The Smithsonian Institute in Washington DC is best known as ‘America’s attic’ -- a collection of 19 museums and galleries. But it’s also fast becoming a hotbed of maker innovation for the city’s teenagers. Introducing ARTLAB+.
Say ‘Smithsonian‘ and you’ll likely invoke references to such treasure troves as the National Museum of Natural History and the National Air and Space Museum. But nestled in the Hirshhorn Museum’s sunken sculpture garden is a very different space -- ARTLAB+: a tech-focused drop in center that’s increasingly popular with Washington DC teenagers.
ARTLAB+ was set up five years ago as part of a push to create community maker spaces. Today it’s a dedicated place for young people to socialize, learn about digital media, and participate in workshops.
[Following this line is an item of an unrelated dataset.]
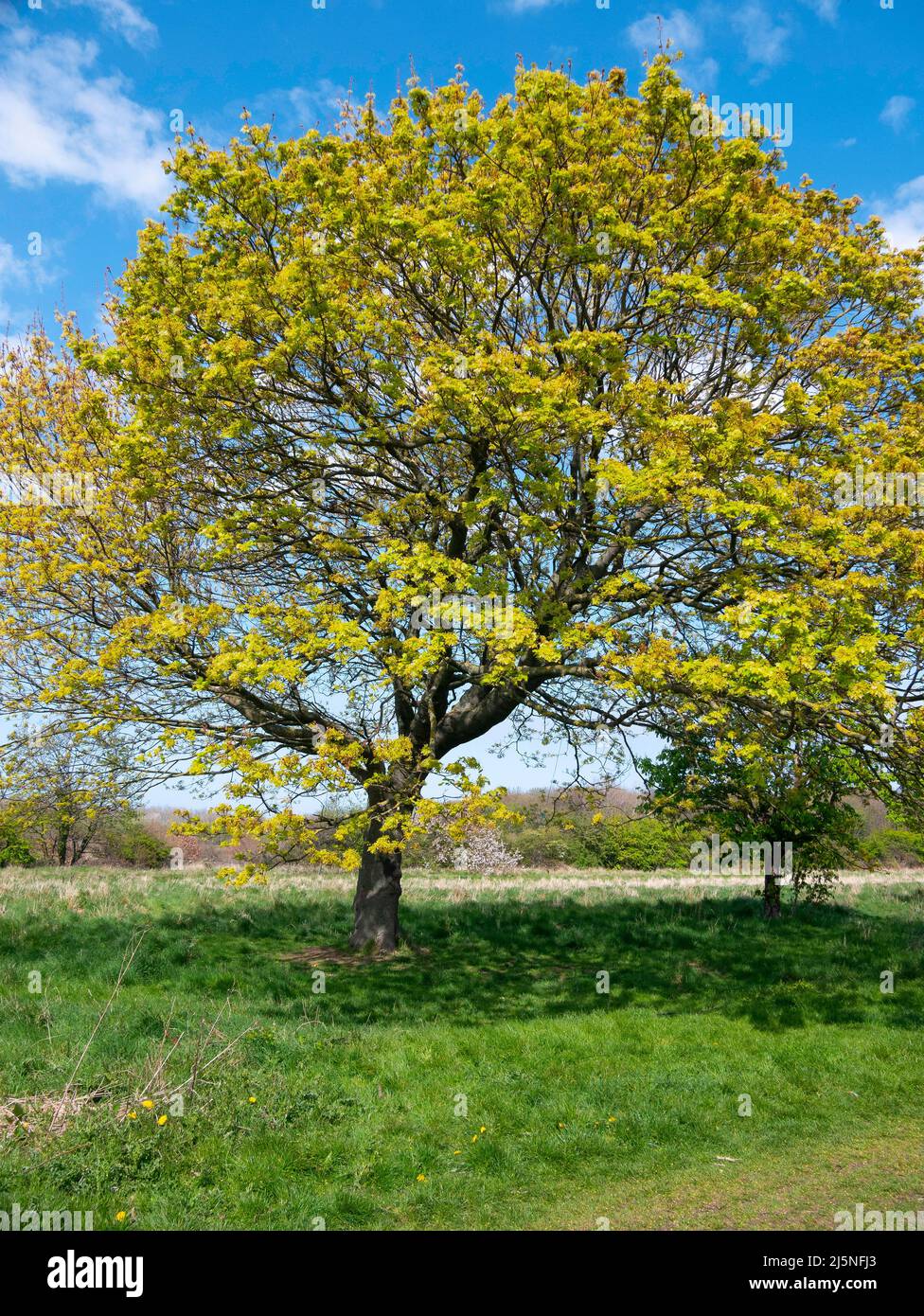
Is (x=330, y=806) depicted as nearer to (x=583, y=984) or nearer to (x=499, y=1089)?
(x=583, y=984)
Four times a week some 40 kids from across the city congregate for a couple of hours at this innovative youth program. But unlike other after-school programs, at ARTLAB+ teens have complete access to -- well -- pretty much every piece of cutting edge maker technology you could think of: including Macs, iPads, 3D scanners, 3D printers, game consoles, and Makey Makeys (!).
But there’s something else that ARTLAB+ offers that the kids wouldn’t normally get: mentorship. All of the lab’s mentors are industry pros -- a collection of game designers, 3D designers, photographers, and videographers.
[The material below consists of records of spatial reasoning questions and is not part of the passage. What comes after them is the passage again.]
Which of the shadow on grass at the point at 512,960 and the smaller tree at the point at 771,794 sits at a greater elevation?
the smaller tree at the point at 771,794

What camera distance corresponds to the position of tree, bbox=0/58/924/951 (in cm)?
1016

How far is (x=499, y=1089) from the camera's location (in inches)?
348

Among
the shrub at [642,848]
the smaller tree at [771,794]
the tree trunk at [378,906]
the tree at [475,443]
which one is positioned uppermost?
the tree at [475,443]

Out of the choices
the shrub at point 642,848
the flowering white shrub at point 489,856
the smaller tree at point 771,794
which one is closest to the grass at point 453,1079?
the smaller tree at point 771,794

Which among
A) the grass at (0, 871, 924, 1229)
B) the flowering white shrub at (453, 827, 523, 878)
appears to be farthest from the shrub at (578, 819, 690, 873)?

“We don’t just have the equipment, we can actually show kids the best ways of using it. It’s much easier than learning from YouTube!” says Cody Coltharp, ARTLAB+’s 3D mentor. “We champion the HOMAGO process here: informal learning happens through Hanging Out and Messing Around, and eventually leads to Geeking Out! That said we’ve started to run some structured sessions once a week.”
One of the ARTLAB+’s current initiatives is a series of game design workshops in which teens scan themselves in 3D, rig and animate the model, and put their character into a game engine.
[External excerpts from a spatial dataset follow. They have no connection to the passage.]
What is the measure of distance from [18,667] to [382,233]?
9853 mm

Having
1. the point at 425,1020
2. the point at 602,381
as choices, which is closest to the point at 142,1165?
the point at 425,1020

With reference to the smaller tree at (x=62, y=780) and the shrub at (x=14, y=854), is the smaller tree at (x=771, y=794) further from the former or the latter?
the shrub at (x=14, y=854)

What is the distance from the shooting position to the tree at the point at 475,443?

With this in mind, it’s odd to think that most kids start out at ARTLAB+ with very little technology experience. The majority quickly cut their teeth building with papercraft projects, before moving onto to more sophisticated software processes; like digital modeling and game design.
Makey Makey is another popular starting block.
“We introduce it when we teach the basics of circuitry and electricity,” says Cody. “But we also see lots of custom game controllers being built using Makey Makeys. We had one teen build one for walking around in the game Terraria and I’ve seen kids make new instruments for Garageband and use them in retro gaming. It all depends on what they’re interested in or what their aims are.”
As part of its mission to champion innovation and collaboration, one of ARTLAB+’s core aims is to be ‘radically inclusive’ -- as accessible as possible to every teen, no matter what their background. While most of the regulars come from traditionally underprivileged neighborhoods, others turn up with their own private drivers.
“It’s pretty rad that this is a place of equality, says Cody. “Everybody plays games together and works on projects together. And we’re getting more and more popular. To stay accessible we’ve started doing some off-site workshops; and to be honest, most schools don’t have the funding to provide the kind of technology we have access to.”
While the team has close partnerships with several schools and libraries in the city, most teens find out about ARTLAB+ through word of mouth. ARTLAB+ also benefits from being part of the Hirshhorn Museum and Sculpture Garden, the modern and contemporary art museum of the Smithsonian Institution. Cody and the team run game design workshops at the Smithsonian American Art Museum’s Indie Arcade events, and have been involved in a variety of events at other museums.
Moving forward, the mentors are keen to grow the city’s program, but ultimately the ambition is to scale the program itself.
“We’d always like more room, more mentors, and more cool toys,” says Cody. “But I’d also love to see what we do packaged up and adopted across the country, to continue its success.”
In terms of recent ARTLAB+ successes, Cody gives the example of a teen who was invited to the first ever White House Maker Faire for her original papercraft dinosaur head, and also recounts another’s effort to make a functioning Ironman mask.
“One day he walked in saying ‘I want to make a dope mask like that’. So he stated with a sketch, made a foam prototype, and eventually developed the metal version.
“But he didn’t stop there: he kept taking what he knew and leveling up, teaching himself about vacuum sealing, circuitry, epoxies.
“The fact he didn’t stop, that he continues to evolve his skillset, that’s what I would consider a success: the ability to inspire lifelong learning.”